Stories are a powerful tool. They allow us to peek into the inner lives of people we may never, or can never meet. Look around you at all the people you pass on the street or have minor interactions with every day. What are the histories of these people? What is reality to them? There are stories everywhere we look, yet, some of us will never think twice about this.

I think tunnel vision is something a lot of us suffer from. While we may intellectually grasp that we and our communities aren’t the only history surrounding us, gaining a deep understanding of that requires more work.

You don’t have to read biographies and history books if non-fiction’s not your thing. In fact, it’s far easier to gain an understanding of a people by reading their fiction. Fiction is powerful precisely because it doesn’t have to rely too heavily on historical fact.
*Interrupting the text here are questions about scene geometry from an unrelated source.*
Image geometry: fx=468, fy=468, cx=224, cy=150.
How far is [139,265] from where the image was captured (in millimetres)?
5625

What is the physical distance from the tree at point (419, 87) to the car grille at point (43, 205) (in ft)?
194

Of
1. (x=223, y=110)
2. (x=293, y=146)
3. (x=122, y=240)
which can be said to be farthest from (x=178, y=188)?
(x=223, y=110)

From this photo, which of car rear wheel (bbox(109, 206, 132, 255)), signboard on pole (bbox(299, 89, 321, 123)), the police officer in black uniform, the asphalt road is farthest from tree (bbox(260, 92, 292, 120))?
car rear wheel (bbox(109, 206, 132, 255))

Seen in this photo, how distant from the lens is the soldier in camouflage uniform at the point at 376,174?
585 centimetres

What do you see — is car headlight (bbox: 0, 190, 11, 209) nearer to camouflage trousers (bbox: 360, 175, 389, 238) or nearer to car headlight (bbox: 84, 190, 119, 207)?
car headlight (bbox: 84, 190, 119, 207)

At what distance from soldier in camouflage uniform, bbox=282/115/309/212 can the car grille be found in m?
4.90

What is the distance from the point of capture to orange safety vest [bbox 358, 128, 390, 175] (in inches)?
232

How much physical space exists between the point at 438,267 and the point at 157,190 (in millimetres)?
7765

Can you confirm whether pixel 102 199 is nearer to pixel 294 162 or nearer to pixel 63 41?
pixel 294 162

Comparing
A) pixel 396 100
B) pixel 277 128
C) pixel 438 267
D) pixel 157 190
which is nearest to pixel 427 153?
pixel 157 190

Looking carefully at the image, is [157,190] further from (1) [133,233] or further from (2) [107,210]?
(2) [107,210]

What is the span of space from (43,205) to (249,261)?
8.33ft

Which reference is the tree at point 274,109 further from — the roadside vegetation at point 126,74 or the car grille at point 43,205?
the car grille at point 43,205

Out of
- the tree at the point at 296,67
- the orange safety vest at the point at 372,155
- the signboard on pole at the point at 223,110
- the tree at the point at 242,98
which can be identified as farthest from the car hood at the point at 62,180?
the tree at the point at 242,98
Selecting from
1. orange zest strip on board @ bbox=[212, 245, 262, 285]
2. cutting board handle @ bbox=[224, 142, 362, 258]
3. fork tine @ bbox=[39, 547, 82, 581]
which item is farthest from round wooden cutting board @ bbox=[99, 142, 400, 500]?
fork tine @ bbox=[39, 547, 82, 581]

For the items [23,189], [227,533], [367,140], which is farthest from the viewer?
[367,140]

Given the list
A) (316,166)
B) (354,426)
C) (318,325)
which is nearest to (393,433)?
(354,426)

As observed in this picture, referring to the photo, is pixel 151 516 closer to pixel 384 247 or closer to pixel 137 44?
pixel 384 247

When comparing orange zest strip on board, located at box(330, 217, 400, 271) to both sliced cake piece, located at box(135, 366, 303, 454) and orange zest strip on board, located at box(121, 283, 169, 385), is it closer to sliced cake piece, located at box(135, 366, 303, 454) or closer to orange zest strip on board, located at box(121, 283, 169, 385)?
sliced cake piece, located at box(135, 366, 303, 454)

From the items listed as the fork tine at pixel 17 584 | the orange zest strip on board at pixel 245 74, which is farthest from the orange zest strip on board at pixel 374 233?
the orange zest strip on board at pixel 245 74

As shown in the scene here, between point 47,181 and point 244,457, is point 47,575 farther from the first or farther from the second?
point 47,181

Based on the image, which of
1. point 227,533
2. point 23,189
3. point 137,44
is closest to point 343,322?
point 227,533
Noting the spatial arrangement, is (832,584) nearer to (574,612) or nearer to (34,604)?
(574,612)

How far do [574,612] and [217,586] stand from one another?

It can dramatize what put us to sleep in history and humanities classes, letting us see people instead of numbers.

This world needs more people to see the humanity in what they consider the “other”. Life is expansive, beautiful yet cruel, and we cannot appreciate every facet of it until we stop pretending “the others” exist. There is no other, there are only humans.

Growing up Black in America I found it easy to relate to Jin Wang’s, and the Monkey King’s, plight. As early as grade school I remember feeling pressured into staying with my “own kind”, or being careful to make only White friends. At the time, of course, I didn’t have the words to express this or the fear of alienation it caused me.

“It’s easy to become anything you wish, as long as you forfeit your soul,” a herbalist tells young Jin Wang, and this is what I did. I cherry picked my likes and dislikes, tailoring myself to be more approachable. This caused many complaints of me being “too white” from Black friends and classmates. Some even genuinely believed I was bi-racial. And I always surprised myself at how quick, how vehemently, I denied this.

“You know, Jin, I would have saved myself from 500 years’ imprisonment beneath a mountain of rock had I only realized how good it is to be a monkey.”

It wasn’t until my twenties that I finally asked, “What the fuck am I doing?” Hobbies, TV, books, music — I no longer worry at being perceived as being “too White” or “too Black”, because there’s no such thing. My skin can only describe so much of me.